A focal length of 34mm, barely, but still, wide-angleland, gave me the expansive angle-of-view I wanted, so as to include the mountainside falling away at my feet. An aperture of f/22 provided depth-of-field, and a shutter speed of 2.0 seconds at ISO 100 allowed for a medium overall exposure without showing unwanted motion in the distant clouds.

A I watched the spectacle unfold, I thought of Lucia St. Clair Robson's wonderful historical novel of the life of Osceola, Light a Distant Fire. The great Seminole warrior probably never made it to the land of Tsul 'Kalu, but I believe he would have appreciated the sight of the mountains and learning the story of the Slant-eyed Giant.
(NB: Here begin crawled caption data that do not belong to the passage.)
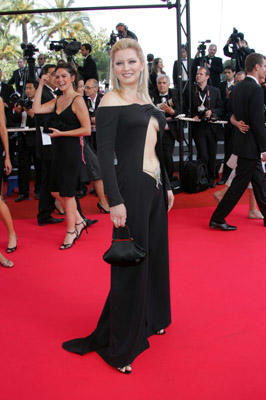 Slide 1 of 30: Elena Lenina  at the Promise Me This premiere in Cannes on May 26, 2007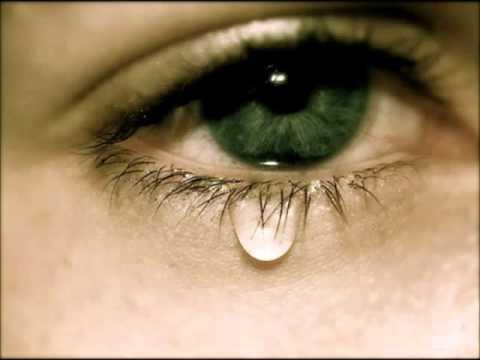 triste historia de amor tente nao chorar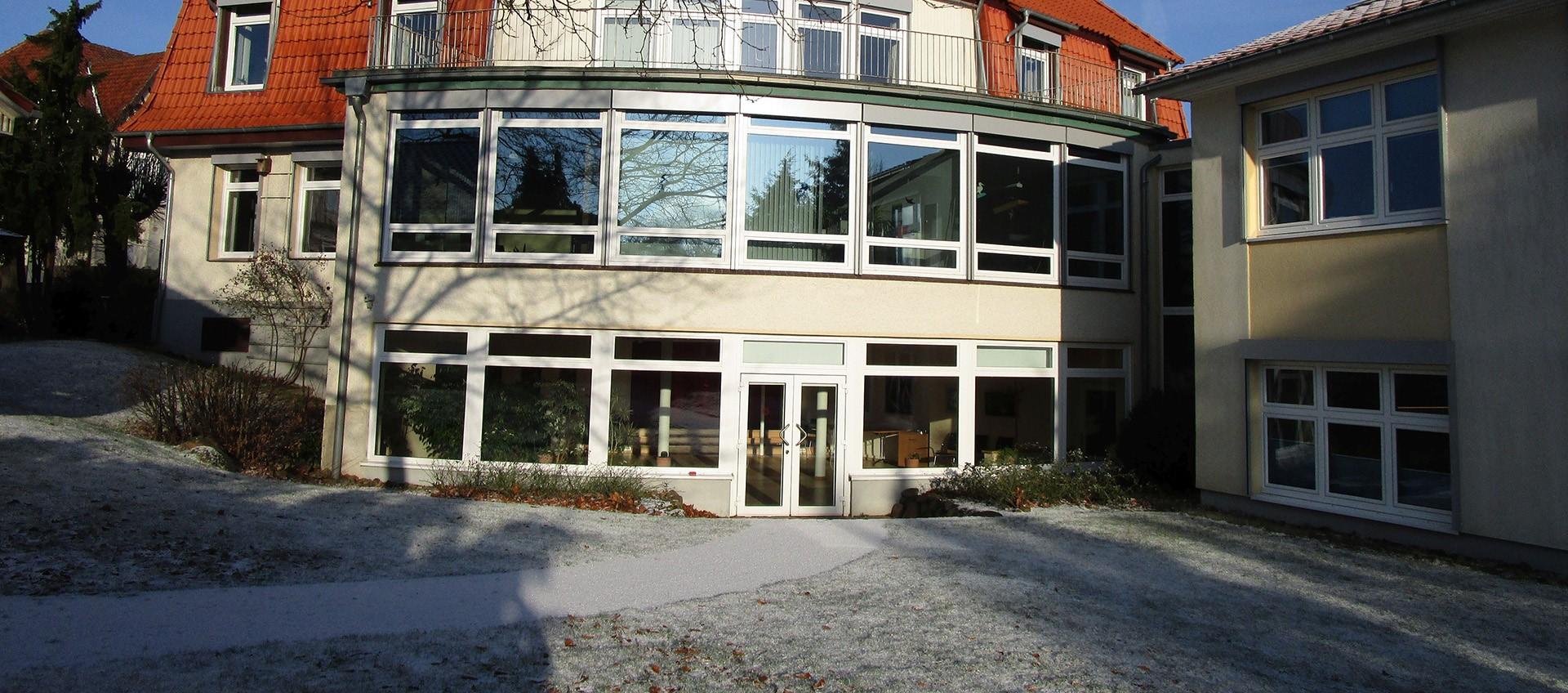 Winterliches Rathaus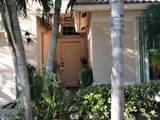 5153 Palazzo Place - Photo 3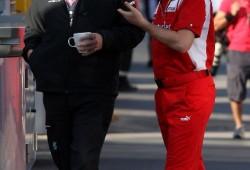 Mercedes se declara inocente y ataca a Ferrari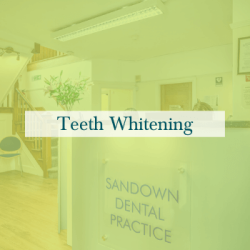 Teeth Whitening Menu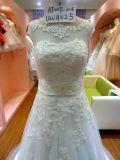 Vestido nupcial Uw4025 do vestido nupcial do vestido do vestido de casamento do vestido de casamento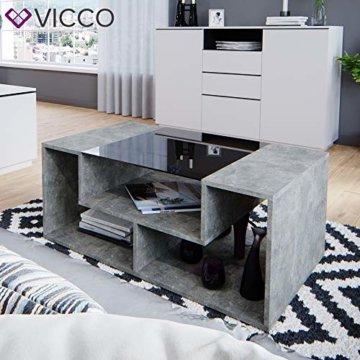 Vicco Couchtisch Gabriel 100 cm Sofatisch Kaffeetisch Beistelltisch Ablage (Beton Schwarz) - 5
Friday, 29 June 2018 23:05

Relativity and Mostly Solid Rock

In all of the years I/we have been visiting Acadia, we had somehow never managed to find our way over to Schoodic Peninsula, a separate unit of the Park on the eastern side of Frenchman Bay, due East of Great Head about an hour away from Southwest Harbor by car, and actually part of the mainland. It is a geologist's Eden, a massive slope of pink granite, fractured by interval intrusions of black diabase - an igneous rock similar to basalt - which weather differentially and encourage fountains of spray to erupt from the creviced rock.
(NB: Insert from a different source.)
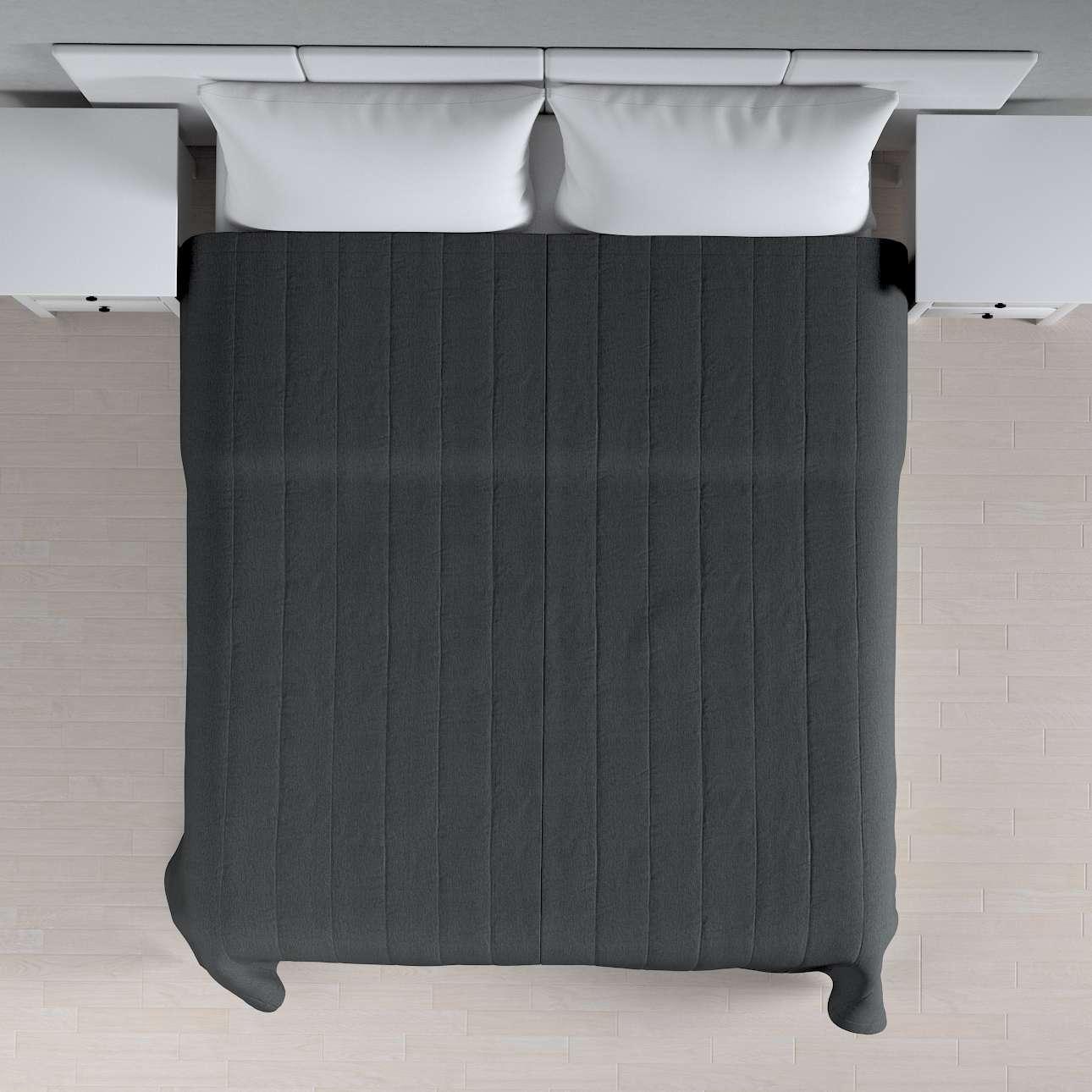 Överkast Quiltat/ränder 260 × 210 cm i kollektionen Chenille, Tyg: 702-20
Schoodic is such a convoluted landscape that I wanted to play a bit with perspective.. The rise in the granite (mid-ground) above the shelf is only about 15", but by placing the camera even with the top of the step-up and being lower down on the shelf, the step up was rendered as a much more looming presence. A focal length of 24mm, solid wide-angle, gave me the angle-of-view I wanted. An aperture of f/20 provided depth-of-field, and a shutter speed of 1/20th of a second at ISO 100 gave me an overall slightly-lighter-than-medium exposure. Some of the balsam fir trees along the apex of the point top out around 50'.

I feel certain that our first visit to Schoodic will somehow not be our last.